→ TASK REQUIREMENTS
Pictures are not part of the copy; reproduce the remaining data exactly.

(Pictures with short captions)
[Start of section]
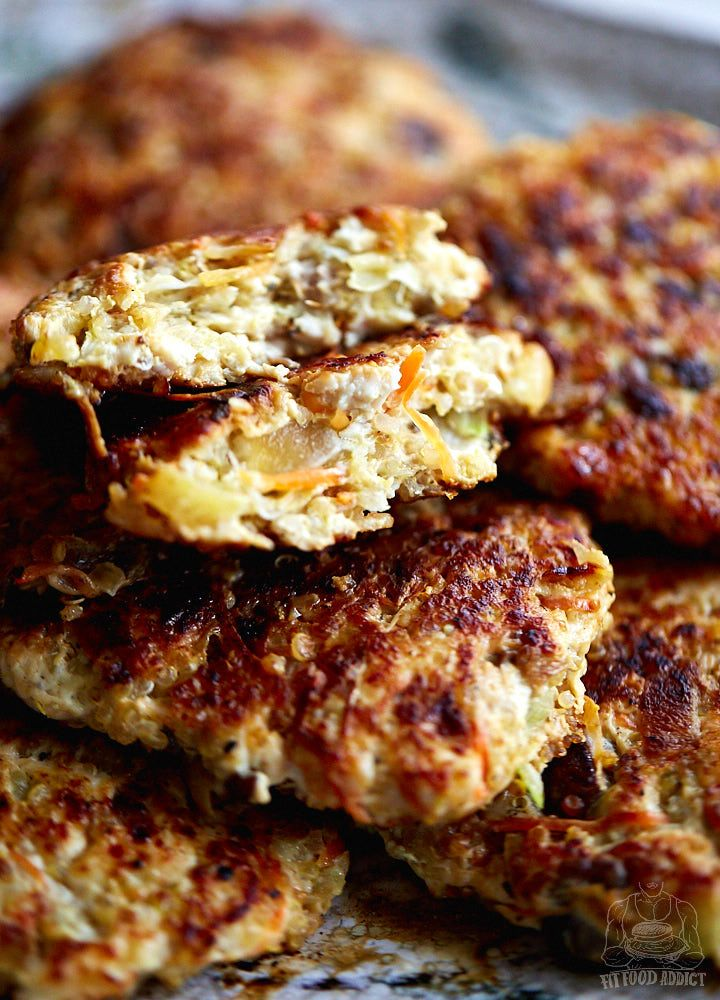 Healthy Yet Ridiculously Tasty Pan Fried Chicken Patties Also Can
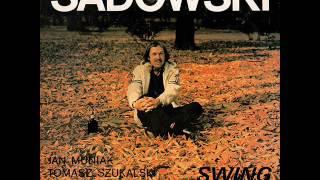 """KRZYSZTOF SADOWSKI """"Swing Party"""" Full album"""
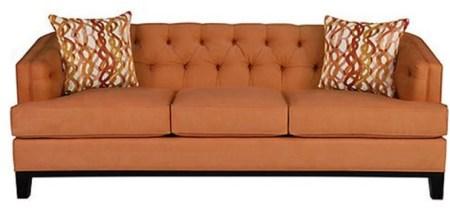 rent modern furniture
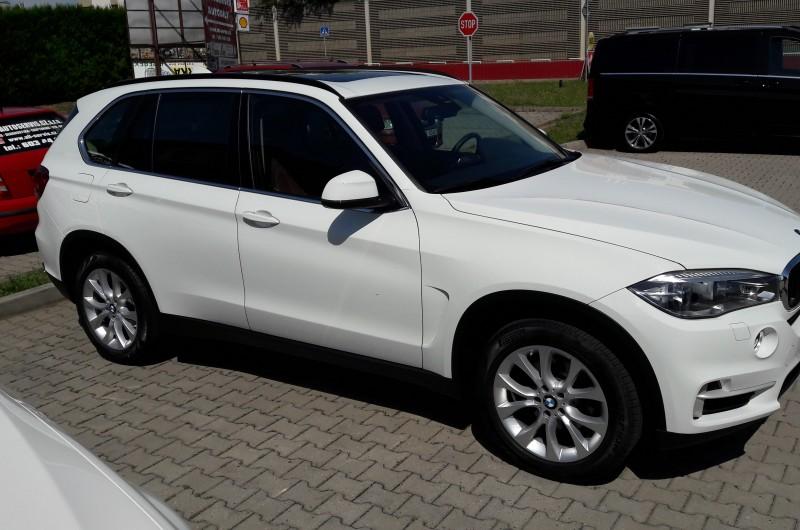 BMW X5 - Auto úvěr + Auto pojištění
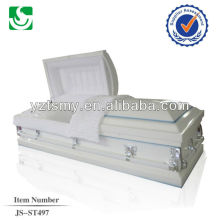 JS-ST497 steel caskets made in China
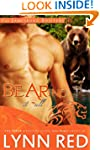 Bearing It All (Alpha Werebear Shifte...
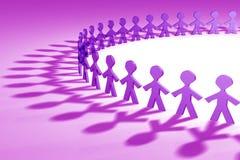 purple för folk 3d Royaltyfria Bilder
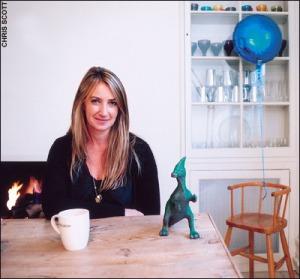 Anya Hindmarch at home via The Daily Telegraph
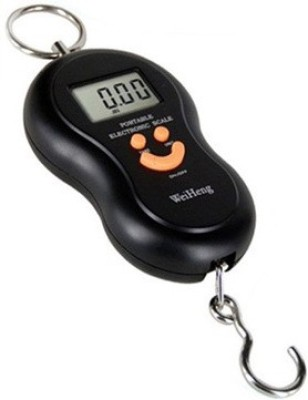 Ruby Portable Travel Digital Hanging Weighing Scale(Black)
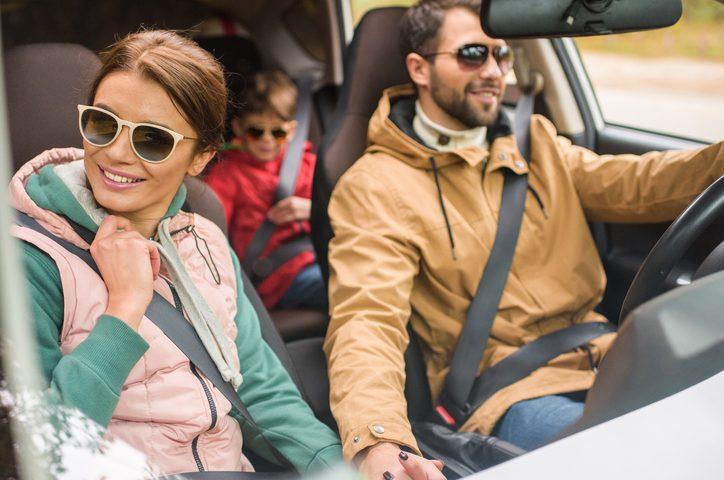 auto care, road trip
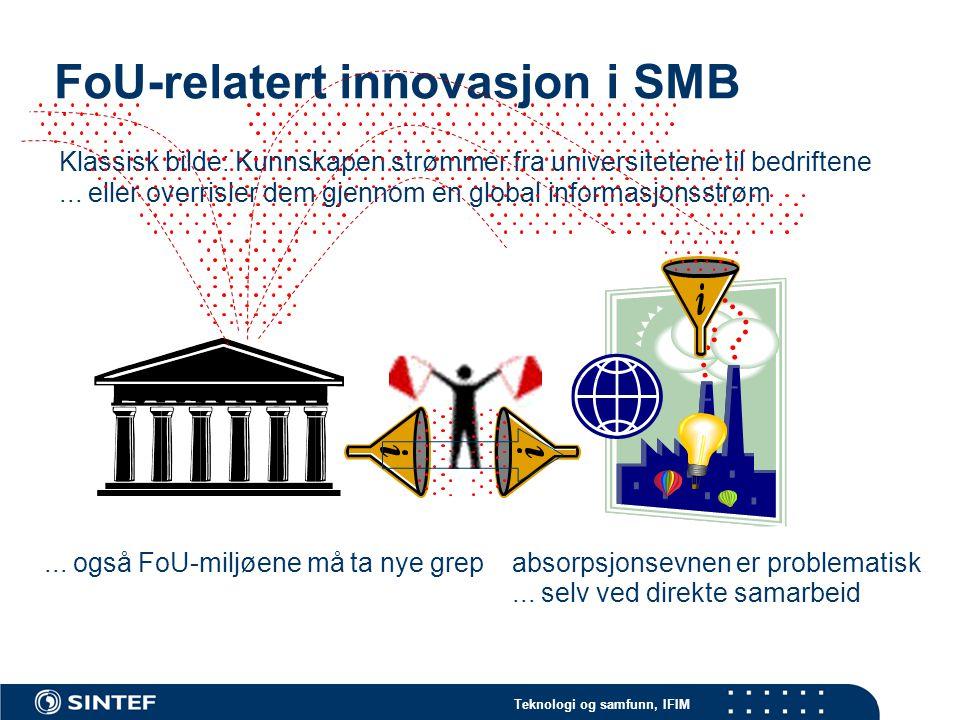Teknologi og samfunn, IFIM Forskning og bedrift: to verdener? Bedrifter FoU-institusjoner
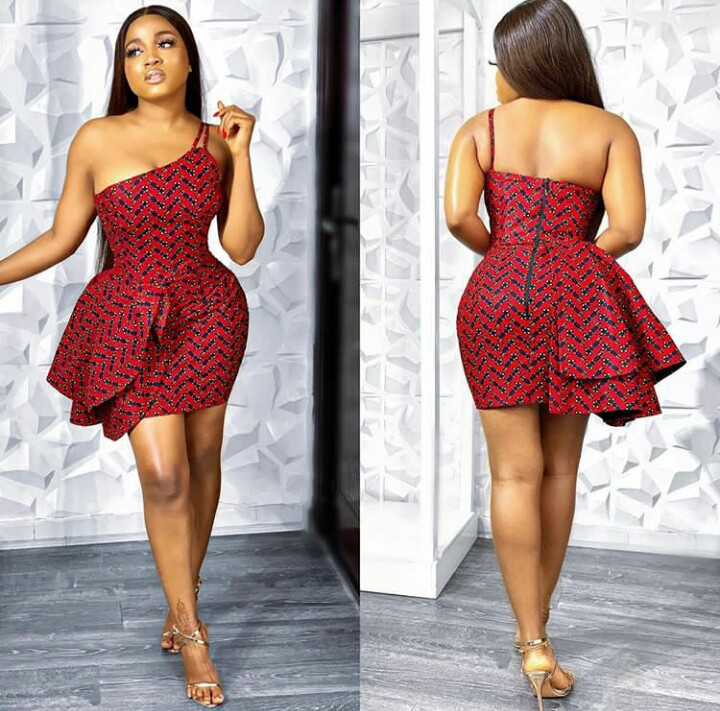 Ankara Short Gown Styles You Must Not Miss This 2020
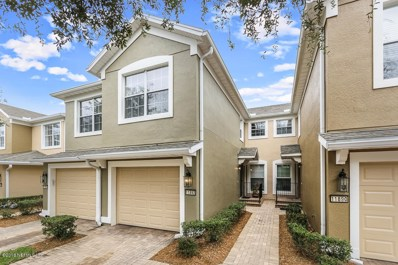 11892 Surfbird Cir UNIT 42D, Jacksonville, FL 32256 - MLS#: 962210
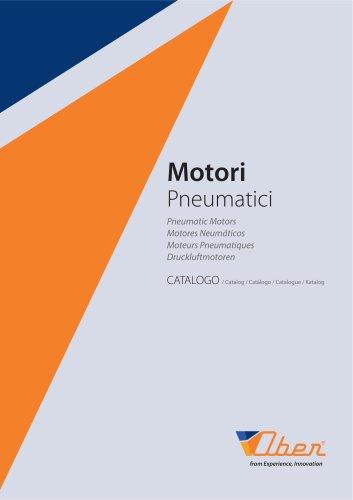 Pneumatic Motors Catalog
[End of section]
→ SOLUTION FOR THIS PROBLEM
 Healthy Yet Ridiculously Tasty Pan Fried Chicken Patties Also Can
 """KRZYSZTOF SADOWSKI """"Swing Party"""" Full album"""
 rent modern furniture
 BMW X5 - Auto úvěr + Auto pojištění
 JS-ST497 steel caskets made in China
 Bearing It All (Alpha Werebear Shifte...
 purple för folk 3d Royaltyfria Bilder
 Anya Hindmarch at home via The Daily Telegraph
 Ruby Portable Travel Digital Hanging Weighing Scale(Black)
 auto care, road trip
Teknologi og samfunn, IFIM Forskning og bedrift: to verdener? Bedrifter FoU-institusjoner
 Ankara Short Gown Styles You Must Not Miss This 2020
 11892 Surfbird Cir UNIT 42D, Jacksonville, FL 32256 - MLS#: 962210
 Pneumatic Motors Catalog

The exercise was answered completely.